● **GEZEIGTER TEXTAUSZUG**:
Breton macht, was EU-Kommissare gerne tun: Drohen
Seit dem Angriff der Hamas auf Israel und der folgenden Gegenoffensive durch Israel finden immer wieder Videos – ähnlich wie bereits zuvor im Ukraine-Krieg – ihren Weg auf X, die dabei entweder die terroristischen und kriegerischen Akte verherrlichen, oder aus dem Kontext gerissene Aufnahmen aus anderen Zeiten und Orten darstellen. Wer will, findet dabei nicht nur Fehlinformationen, sondern mit ein wenig Aufwand auch die möglichen Richtigstellungen und lernt dabei wieder einmal, dass auch Bilder lügen können und daher hinterfragt werden müssen.
Von solch einem Lernprozess möchte aber ein EU-Kommissar wie Thierry Breton nichts wissen. Stattdessen ließ er einen Brief an Elon Musk aufsetzen und teilte diesen öffentlich auf X. Darin ruft Breton Musk im gönnerhaften Ton dazu auf, gemäß den Regelungen des Digital Services Act „illegale Inhalte und Desinformation“ von seiner Plattform zu löschen. Begründet wird die Aufforderung mit einem Satz: „Wir erhielten von qualifizierten Quellen Berichte über potenziell illegale Inhalte, die trotz Meldung durch relevante Autoritäten auf ihrer Plattform zirkulieren.“
Bretons Brief schloss mit einer Reihe mehr oder weniger verhüllter Drohungen an Elon Musk, unter anderem der möglichen Verhängung von Strafen.

● **GESTELLTE AUFGABE A**:
Wiederhole aus dem Textauszug über Breton und Musk wortgetreu die Stelle, die mit „Breton macht, was“ beginnt und bis „hinterfragt werden müssen.“ reicht.
Die Einträge haben mit dem Textauszug nichts zu tun.

(Auszüge aus einem Datensatz zur Objekterkennung)
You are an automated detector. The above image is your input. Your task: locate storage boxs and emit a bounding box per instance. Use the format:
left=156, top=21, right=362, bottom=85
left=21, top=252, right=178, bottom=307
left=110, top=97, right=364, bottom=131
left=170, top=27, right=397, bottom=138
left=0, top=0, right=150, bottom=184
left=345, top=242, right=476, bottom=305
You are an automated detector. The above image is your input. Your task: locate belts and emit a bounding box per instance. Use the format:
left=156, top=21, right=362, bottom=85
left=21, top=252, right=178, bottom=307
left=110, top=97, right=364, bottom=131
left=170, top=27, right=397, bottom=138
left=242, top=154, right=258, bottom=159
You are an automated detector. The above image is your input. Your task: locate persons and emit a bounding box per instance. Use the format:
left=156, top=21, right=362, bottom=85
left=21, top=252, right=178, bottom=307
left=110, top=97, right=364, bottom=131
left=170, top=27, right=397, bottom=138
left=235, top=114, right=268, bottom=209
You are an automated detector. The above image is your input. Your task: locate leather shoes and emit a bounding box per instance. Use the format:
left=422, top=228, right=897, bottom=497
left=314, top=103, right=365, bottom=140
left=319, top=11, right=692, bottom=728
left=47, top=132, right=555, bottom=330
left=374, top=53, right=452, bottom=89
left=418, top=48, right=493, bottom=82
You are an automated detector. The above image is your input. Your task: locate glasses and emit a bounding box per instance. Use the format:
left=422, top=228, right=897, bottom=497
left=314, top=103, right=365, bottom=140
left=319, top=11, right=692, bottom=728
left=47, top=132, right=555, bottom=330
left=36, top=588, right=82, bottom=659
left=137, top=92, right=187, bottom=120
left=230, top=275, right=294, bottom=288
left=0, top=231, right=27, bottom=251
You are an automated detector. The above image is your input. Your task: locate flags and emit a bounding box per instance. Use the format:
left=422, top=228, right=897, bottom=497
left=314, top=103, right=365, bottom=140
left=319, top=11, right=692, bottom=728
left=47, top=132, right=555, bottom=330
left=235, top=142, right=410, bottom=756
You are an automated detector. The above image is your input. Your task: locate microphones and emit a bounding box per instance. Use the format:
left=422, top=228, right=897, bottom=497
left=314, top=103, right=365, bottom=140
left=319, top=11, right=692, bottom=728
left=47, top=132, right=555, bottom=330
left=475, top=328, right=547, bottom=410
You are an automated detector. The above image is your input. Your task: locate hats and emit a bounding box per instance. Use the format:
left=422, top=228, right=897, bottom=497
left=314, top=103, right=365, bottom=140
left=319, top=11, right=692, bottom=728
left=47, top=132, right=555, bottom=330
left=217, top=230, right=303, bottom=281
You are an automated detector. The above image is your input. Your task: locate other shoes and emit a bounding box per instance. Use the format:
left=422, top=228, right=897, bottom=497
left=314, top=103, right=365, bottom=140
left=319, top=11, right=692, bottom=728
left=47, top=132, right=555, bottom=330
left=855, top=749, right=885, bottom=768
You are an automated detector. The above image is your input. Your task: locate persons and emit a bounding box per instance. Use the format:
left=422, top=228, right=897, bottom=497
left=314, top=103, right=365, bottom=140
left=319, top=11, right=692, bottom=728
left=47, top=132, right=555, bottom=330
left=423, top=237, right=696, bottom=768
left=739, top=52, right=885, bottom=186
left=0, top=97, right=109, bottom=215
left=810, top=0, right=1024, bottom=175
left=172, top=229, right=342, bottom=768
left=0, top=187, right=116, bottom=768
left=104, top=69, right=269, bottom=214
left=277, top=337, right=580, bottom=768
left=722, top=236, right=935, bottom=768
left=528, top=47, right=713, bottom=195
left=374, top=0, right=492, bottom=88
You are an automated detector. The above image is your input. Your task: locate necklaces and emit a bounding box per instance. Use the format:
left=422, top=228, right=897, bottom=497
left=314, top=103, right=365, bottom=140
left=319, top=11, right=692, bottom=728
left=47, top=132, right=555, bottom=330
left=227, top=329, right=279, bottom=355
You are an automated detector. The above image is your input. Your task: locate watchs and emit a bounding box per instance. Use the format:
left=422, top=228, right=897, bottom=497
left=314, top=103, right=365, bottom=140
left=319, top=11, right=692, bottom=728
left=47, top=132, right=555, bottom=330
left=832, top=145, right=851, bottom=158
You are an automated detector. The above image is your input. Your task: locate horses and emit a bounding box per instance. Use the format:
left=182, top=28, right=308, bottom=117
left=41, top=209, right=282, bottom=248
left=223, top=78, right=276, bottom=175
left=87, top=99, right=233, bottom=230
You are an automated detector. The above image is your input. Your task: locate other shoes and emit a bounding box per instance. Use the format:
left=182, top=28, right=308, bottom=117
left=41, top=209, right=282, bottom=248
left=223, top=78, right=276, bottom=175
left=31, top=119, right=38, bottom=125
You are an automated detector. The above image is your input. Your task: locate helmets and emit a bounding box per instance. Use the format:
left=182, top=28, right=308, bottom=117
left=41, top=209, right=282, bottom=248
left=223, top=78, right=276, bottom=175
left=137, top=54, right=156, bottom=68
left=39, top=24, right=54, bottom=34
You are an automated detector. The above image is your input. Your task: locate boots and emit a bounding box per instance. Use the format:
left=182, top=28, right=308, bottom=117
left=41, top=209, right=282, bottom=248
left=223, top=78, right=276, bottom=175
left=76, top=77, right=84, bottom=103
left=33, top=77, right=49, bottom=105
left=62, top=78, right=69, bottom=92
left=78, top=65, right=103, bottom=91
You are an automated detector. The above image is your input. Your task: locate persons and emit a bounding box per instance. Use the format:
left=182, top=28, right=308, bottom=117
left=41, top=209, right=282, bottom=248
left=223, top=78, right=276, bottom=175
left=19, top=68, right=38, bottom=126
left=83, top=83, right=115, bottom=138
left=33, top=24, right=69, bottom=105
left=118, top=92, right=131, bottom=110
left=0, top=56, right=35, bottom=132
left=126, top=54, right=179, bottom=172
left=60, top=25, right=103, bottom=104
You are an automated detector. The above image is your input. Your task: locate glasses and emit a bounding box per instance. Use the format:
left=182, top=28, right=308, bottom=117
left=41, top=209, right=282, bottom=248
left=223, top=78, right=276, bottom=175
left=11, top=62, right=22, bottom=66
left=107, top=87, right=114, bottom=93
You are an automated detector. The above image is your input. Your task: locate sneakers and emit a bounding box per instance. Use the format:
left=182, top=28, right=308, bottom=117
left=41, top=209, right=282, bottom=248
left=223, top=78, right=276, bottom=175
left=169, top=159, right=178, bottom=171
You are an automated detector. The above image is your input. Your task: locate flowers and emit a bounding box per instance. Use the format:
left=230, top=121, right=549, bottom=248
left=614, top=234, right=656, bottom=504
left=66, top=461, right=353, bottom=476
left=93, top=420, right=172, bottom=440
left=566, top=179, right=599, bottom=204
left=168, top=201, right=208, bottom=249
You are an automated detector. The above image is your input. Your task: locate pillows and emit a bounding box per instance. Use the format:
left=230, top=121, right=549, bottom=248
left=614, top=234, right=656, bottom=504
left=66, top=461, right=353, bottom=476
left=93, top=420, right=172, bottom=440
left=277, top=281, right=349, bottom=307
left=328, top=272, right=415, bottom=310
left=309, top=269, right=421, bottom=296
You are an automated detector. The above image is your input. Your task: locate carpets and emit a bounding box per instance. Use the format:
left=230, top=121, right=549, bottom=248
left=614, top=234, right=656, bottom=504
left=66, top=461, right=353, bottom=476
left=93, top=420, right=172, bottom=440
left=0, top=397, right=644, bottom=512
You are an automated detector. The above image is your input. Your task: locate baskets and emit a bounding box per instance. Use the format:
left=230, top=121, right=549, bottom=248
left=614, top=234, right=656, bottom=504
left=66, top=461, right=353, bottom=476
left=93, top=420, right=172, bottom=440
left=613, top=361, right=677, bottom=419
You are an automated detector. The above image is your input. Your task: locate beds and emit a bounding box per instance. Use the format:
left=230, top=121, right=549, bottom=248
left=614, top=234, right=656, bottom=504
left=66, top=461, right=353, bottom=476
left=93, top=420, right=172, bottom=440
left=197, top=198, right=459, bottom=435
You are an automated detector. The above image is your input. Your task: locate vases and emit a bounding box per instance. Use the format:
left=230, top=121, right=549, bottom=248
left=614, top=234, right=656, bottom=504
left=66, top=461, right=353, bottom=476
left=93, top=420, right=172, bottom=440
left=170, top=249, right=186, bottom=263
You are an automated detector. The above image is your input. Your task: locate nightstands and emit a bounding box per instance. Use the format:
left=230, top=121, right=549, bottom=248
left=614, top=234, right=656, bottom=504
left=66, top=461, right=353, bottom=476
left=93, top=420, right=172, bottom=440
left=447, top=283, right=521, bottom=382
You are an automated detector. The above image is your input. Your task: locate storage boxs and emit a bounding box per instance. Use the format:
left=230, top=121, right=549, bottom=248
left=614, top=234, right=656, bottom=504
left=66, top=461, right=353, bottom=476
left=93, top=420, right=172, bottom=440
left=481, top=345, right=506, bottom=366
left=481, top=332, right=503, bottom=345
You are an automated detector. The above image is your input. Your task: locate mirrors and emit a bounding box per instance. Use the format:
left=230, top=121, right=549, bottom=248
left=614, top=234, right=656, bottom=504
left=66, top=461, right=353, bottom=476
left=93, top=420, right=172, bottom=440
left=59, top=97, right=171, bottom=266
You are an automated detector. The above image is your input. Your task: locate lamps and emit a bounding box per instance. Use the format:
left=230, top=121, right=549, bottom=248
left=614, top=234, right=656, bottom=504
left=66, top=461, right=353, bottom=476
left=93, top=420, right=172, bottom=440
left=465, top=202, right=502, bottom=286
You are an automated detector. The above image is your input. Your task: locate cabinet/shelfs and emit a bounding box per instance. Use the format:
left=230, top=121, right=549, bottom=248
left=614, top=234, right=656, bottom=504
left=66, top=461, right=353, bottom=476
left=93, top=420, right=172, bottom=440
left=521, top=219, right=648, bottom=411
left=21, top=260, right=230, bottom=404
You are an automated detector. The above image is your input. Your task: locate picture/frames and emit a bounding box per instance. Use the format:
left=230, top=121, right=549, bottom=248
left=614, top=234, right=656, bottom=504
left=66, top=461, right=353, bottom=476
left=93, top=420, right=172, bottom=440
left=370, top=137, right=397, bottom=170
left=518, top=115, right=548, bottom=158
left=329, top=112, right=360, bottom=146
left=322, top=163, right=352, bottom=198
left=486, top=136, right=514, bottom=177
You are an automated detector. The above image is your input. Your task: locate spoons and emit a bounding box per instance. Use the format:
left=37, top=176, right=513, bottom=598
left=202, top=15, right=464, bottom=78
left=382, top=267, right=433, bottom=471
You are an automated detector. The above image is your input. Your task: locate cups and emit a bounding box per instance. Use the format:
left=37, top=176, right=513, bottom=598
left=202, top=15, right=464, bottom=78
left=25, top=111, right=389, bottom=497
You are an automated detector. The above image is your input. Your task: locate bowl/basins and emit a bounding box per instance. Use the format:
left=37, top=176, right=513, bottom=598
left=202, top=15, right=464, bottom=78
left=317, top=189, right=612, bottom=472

● **GESTELLTE AUFGABE B**:
Stelle die Zeilen der Einträge von der Zeile mit „task: locate picture/frames“ bis einschließlich der Zeile mit „left=486, top=136, right=514, bottom=177“ als Markdown-Tabelle mit den Spalten „Nr“ und „Zeile“ dar und lass Leerzeilen weg.

● **LÖSUNG A**:
Breton macht, was EU-Kommissare gerne tun: Drohen
Seit dem Angriff der Hamas auf Israel und der folgenden Gegenoffensive durch Israel finden immer wieder Videos – ähnlich wie bereits zuvor im Ukraine-Krieg – ihren Weg auf X, die dabei entweder die terroristischen und kriegerischen Akte verherrlichen, oder aus dem Kontext gerissene Aufnahmen aus anderen Zeiten und Orten darstellen. Wer will, findet dabei nicht nur Fehlinformationen, sondern mit ein wenig Aufwand auch die möglichen Richtigstellungen und lernt dabei wieder einmal, dass auch Bilder lügen können und daher hinterfragt werden müssen.

● **LÖSUNG B**:
| Nr | Zeile |
|---|---|
| 1 | You are an automated detector. The above image is your input. Your task: locate picture/frames and emit a bounding box per instance. Use the format: |
| 2 | left=230, top=121, right=549, bottom=248 |
| 3 | left=614, top=234, right=656, bottom=504 |
| 4 | left=66, top=461, right=353, bottom=476 |
| 5 | left=93, top=420, right=172, bottom=440 |
| 6 | left=370, top=137, right=397, bottom=170 |
| 7 | left=518, top=115, right=548, bottom=158 |
| 8 | left=329, top=112, right=360, bottom=146 |
| 9 | left=322, top=163, right=352, bottom=198 |
| 10 | left=486, top=136, right=514, bottom=177 |